A surface crater in viruses may be key to keeping colds from spreading
Compounds that stick in the pit can stop the virus from reproducing
A newfound furrow on the surface of some viruses may be key to their ability to trigger disease. That could make this furrow a prime target for drugs to treat colds and other illnesses.
Sarah Butcher and Johan Neyts led a team of scientists in a search for new antiviral drugs. Both are virologists (Vy-RAHL-uh-jizts), scientists who study viruses. At the University of Helsinki in Finland, Butcher focuses on the structure of viruses. Neyts works at the University of Leuven in Belgium. He is searching ways to treat viral infections.
The scientists tested how well various compounds fight viruses in cells being grown in the lab. One chemical in particular caught their attention. It prevented one kind of virus — an enterovirus — from making copies of itself. This prevented the virus from spreading from cell to cell.
The researchers next used a technique called cryo-electron microscopy, or cryo-EM. It flash freezes molecules in a very cold liquid. That allows a very fine-scale view of the molecules’ structures.
Using cryo-EM, the scientists took a close-up look at how the virus and potential drug interacted. It showed that the compound seems to jam a previously unknown pit, or pocket, in the virus’s shell.
The researchers described the pocket June 11 in PLOS Biology.
This may work in other viruses, too
The germ they had been working with belongs to a virus family called picornaviruses. So the team decided to look at other members of that family. Some are rhinoviruses, which cause the common cold. Some are other enteroviruses, ones that can cause more dangerous infections, including hand, foot and mouth disease. Many of the related viruses, they now report, seem to have a similar pocket.
No drugs yet exist to treat rhinoviruses or enteroviruses. But the new finding offers hope for making such drugs, says Susan Hafenstein. She studies viral structures at the Pennsylvania State University College of Medicine in Hershey. She did not work on the new study. But she calls the pocket “an excellent target” for making drugs that might work against many such viruses.
One challenge is that these viruses mutate — change — easily and often. That ability makes it “easier for them to escape a drug,” she says. The best bet? Target some process that the virus needs to use to survive, she says. That way, if a virus mutates to avoid the drug, it could die as a result.
A virus infects cells by injecting its genetic material inside them. That genetic material then takes over the host cell’s machinery and makes more viruses. In picornaviruses, a shell surrounds the virus’s inner core of genetic material. That shell, previous research suggests, changes shape as these viruses prepare to inject their genetic material into a new host cell.
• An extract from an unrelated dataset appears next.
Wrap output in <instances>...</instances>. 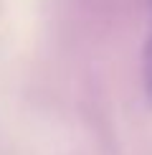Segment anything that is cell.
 I'll return each mask as SVG.
<instances>
[{"label": "cell", "instance_id": "6da1fadb", "mask_svg": "<svg viewBox=\"0 0 152 155\" xmlns=\"http://www.w3.org/2000/svg\"><path fill=\"white\" fill-rule=\"evenodd\" d=\"M142 89H144V99L152 109V31L144 41V51H142Z\"/></svg>", "mask_w": 152, "mask_h": 155}]
</instances>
That shell is also where Butcher and Neyts’ team found the new pocket. Their compound of interest nestles into the pocket and sticks. Once there, it seems to lock itself in place. That stops the shell from changing its shape and releasing its genetic material. “This locking prevents the virus from infecting cells,” explains Butcher.
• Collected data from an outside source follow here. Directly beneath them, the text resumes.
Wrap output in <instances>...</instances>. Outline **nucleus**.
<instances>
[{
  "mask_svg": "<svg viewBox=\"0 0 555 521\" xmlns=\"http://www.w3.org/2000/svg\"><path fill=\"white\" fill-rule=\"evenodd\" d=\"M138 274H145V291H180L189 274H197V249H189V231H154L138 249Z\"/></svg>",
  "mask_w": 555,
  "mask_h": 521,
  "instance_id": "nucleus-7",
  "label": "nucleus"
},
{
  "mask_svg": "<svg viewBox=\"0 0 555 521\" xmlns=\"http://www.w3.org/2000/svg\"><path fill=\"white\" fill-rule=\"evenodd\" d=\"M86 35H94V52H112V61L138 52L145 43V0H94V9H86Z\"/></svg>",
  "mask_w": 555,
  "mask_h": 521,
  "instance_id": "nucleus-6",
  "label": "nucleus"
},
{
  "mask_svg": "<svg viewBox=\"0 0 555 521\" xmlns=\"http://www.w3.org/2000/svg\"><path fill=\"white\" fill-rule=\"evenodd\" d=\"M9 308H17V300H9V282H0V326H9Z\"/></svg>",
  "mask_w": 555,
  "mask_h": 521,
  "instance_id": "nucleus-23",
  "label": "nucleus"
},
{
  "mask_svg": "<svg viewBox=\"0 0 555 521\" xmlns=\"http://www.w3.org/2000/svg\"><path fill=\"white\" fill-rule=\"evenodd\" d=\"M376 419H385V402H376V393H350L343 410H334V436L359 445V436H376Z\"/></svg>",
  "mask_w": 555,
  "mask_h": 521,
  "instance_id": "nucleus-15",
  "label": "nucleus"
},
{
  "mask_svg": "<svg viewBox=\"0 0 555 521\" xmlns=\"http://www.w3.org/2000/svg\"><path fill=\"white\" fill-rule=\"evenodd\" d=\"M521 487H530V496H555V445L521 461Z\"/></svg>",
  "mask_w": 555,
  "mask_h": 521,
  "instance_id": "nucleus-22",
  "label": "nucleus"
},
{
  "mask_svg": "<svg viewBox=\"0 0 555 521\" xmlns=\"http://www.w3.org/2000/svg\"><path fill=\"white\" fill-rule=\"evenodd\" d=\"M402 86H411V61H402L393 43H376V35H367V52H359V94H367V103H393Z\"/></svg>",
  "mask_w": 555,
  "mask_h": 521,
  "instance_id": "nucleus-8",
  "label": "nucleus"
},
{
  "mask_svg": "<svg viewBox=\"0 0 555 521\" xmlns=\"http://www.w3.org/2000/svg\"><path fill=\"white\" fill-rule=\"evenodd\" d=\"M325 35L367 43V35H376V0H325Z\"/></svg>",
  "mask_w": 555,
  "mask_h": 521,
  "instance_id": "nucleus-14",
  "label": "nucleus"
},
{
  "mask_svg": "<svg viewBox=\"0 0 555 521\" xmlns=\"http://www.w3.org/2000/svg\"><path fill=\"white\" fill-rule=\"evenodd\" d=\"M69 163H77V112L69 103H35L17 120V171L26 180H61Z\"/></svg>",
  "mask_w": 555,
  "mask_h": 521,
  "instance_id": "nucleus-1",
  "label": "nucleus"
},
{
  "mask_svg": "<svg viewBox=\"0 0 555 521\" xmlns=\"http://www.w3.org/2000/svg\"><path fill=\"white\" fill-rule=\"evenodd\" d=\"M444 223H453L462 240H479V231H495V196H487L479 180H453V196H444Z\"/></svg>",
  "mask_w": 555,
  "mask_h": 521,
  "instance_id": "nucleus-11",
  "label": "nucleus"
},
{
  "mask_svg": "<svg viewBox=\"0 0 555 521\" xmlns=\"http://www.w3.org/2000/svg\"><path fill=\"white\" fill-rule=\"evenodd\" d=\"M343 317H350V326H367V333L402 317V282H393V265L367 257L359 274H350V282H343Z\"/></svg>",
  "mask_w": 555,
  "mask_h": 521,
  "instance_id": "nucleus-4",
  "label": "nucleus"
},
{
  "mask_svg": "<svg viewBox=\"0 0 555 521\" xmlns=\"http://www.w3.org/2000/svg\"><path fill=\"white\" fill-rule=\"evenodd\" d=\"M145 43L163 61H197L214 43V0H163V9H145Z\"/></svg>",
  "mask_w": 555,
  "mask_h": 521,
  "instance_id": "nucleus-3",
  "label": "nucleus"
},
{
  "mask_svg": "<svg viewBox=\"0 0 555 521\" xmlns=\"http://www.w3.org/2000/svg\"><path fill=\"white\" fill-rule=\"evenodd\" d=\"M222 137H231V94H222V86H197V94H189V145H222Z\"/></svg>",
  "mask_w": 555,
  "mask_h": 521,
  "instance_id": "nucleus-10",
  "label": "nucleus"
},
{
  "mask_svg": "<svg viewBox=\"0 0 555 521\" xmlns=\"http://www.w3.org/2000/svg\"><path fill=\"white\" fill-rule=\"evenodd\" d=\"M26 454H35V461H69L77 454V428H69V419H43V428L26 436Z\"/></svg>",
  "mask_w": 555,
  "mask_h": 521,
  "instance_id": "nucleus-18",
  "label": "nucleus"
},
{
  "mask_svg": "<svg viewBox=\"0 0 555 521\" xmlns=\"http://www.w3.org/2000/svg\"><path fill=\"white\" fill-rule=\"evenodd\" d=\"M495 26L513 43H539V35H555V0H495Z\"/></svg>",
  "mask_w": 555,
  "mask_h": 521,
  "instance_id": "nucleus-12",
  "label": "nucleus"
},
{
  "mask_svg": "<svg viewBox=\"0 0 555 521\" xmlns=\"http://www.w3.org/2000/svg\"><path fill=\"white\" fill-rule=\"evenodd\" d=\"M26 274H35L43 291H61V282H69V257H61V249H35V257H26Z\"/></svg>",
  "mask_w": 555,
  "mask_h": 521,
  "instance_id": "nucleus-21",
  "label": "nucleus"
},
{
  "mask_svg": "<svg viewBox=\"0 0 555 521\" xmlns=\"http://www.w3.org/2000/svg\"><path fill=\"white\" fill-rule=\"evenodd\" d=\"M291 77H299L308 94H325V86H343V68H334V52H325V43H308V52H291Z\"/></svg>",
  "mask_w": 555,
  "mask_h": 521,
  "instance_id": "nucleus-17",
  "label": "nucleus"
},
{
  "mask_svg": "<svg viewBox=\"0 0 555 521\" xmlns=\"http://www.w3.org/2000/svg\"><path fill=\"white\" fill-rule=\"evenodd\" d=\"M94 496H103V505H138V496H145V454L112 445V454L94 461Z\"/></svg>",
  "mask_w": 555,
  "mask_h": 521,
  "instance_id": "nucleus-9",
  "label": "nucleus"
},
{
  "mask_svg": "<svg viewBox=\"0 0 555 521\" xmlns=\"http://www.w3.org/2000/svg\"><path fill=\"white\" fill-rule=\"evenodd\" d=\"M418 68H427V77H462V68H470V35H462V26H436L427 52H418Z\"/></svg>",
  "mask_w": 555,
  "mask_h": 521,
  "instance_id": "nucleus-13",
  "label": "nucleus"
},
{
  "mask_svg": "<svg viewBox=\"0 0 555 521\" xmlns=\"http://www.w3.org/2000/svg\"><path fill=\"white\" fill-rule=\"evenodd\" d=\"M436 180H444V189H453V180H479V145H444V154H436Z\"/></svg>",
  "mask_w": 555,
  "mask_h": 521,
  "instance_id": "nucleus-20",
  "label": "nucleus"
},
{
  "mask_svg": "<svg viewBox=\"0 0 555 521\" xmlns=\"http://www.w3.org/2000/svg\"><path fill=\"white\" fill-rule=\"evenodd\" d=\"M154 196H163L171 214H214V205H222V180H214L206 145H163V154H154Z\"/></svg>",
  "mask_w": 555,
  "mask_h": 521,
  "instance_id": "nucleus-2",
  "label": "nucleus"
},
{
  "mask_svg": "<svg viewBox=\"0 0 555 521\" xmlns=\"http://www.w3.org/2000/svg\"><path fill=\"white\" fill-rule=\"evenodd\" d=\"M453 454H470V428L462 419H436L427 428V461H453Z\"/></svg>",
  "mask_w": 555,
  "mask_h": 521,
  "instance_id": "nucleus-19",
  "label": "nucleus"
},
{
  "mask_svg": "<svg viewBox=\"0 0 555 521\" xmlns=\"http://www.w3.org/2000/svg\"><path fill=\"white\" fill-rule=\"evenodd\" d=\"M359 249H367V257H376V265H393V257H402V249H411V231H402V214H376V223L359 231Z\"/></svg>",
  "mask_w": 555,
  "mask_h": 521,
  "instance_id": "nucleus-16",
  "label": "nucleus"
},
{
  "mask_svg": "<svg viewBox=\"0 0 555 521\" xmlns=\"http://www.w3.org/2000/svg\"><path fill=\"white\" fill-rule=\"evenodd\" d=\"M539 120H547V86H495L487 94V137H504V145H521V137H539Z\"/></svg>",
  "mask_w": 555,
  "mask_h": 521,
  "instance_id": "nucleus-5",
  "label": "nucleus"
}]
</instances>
The researchers tested several similar compounds, too. Some were able to block many picornaviruses. That suggests that the pocket is a key feature in this virus family, Butcher says. That means it likely that it plays an important role in the virus’s life cycle.
The team is now working to make those compounds even more effective against the viruses, Neyts says. That’s an early step toward turning them into drugs to treat disease.